The idea of Aryans “driving Dravidians’ South”, too, is 19th century talk. See above. The reality is much more complex. For example, Frank Southworth has shown that Maharashtra was Dravidian speaking well into the Middle Ages, and Gujarat too has Drav. place names. There was a lot of give and take between the two language families, as is seen in the many Dravidian loans in Sanskrit, etc. and the many Indo-Aryan loans in Drav. languages.

3. Unfortunately, as some years earlier before, Gyaneshwer Chaubey chimes in: “According to Dr Gyaneshwer Chaubey, Estonian Biocentre, Tartu, Estonia, who was another Indian member of the team, the leaders of Dravidian political parties may have to find another answer for their raison d’être.”

A clear, political statement based on wrong science: see immediately below. By Dravidian parties he means those restricted to Tamil Nadu. Well, Karnataka, Kerala and Andhra too speak Dravidian, as do many tribes in Central India (Gonds, etc.)

“We have proved that people all over India have common genetic traits and origin. All Indians have the same DNA structure. No foreign genes or DNA has entered the Indian mainstream in the last 60,000 years,” Dr Chaubey said.”

Sorry, *all Indians* with the same DNA structure? Their own paper says differently. He could also say that all ex-Africa populations have the same genetic origin…

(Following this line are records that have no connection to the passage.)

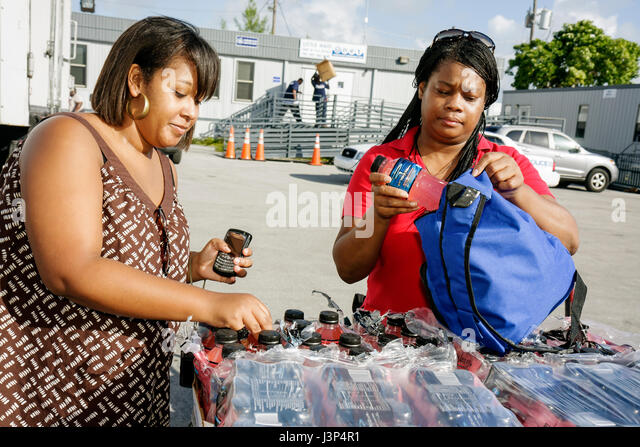 Miami Florida Little Haiti Thanksgiving Turkey Give-Away give away volunteers Black Haitian woman women packing - Stock Image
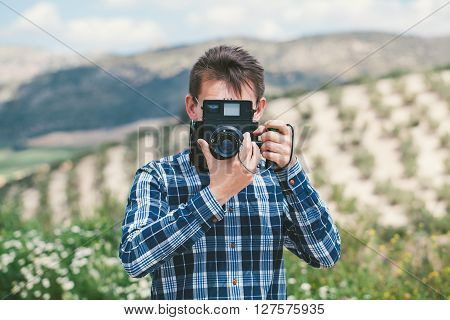 Man Taking A Picture With An Old Vintage Camera In The Countryside.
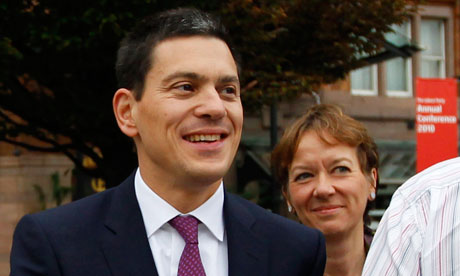 David Miliband arrives at the Labour party conference with his wife.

And no “foreign” genes? What about all these Persians, Greek/Macedonians, Saka, Kushana, Huns, Arabs 711 CE+, Muslim Turks (1000+, 1200 CE+), Mughals, Afghans 1700 CE, Portuguese, etc., British….? Sure, they all never had Indian wives…

“Dr Chaubey had proved in 2009 itself that the Aryan invasion theory is bunkum. “That was based on low resolution genetic markers. This time we have used autosomes, which means all major 23 chromosomes, for our studies. The decoding of human genome and other advances in this area help us in unraveling the ancestry in 60,000 years,” he explained.”

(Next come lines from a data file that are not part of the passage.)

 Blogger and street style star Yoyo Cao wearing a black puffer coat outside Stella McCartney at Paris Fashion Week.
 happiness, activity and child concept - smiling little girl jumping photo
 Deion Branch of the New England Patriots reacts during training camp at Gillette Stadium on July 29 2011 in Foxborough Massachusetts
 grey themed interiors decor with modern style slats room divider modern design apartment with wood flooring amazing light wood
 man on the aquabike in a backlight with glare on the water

I hope he will learn to distinguish between the Out Of Africa migration, the Neolithic one from western Asia around 10,000 y.a. (detailed in this very paper!), and the trickling in of Indo-Aryan pastoral speakers c.1500 BCE??

4. Said geneticists *still* cannot distinguish between speakers of a particular language and their genes. Writing in English — are Lalji Singh and Gyaneshwer both Anglo-Saxons? Or me, for that matter?

It is one thing to explain genetic results to the gullible public, but to confuse them with wrong data from linguistics, archaeology etc. is despicable.

5. “According to Prof Singh, Dr Chaubey, and Dr Kumarasamy Thangaraj, another member of the team, the findings disprove the caste theory prevailing in India.”

???

“Interestingly, the team found that instead of Aryan invasion, it was Indians who moved from the subcontinent to Europe. “That’s the reason behind the findings of the same genetic traits in Eurasiain regions,” said Dr Thangaraj, senior scientist, CCMB.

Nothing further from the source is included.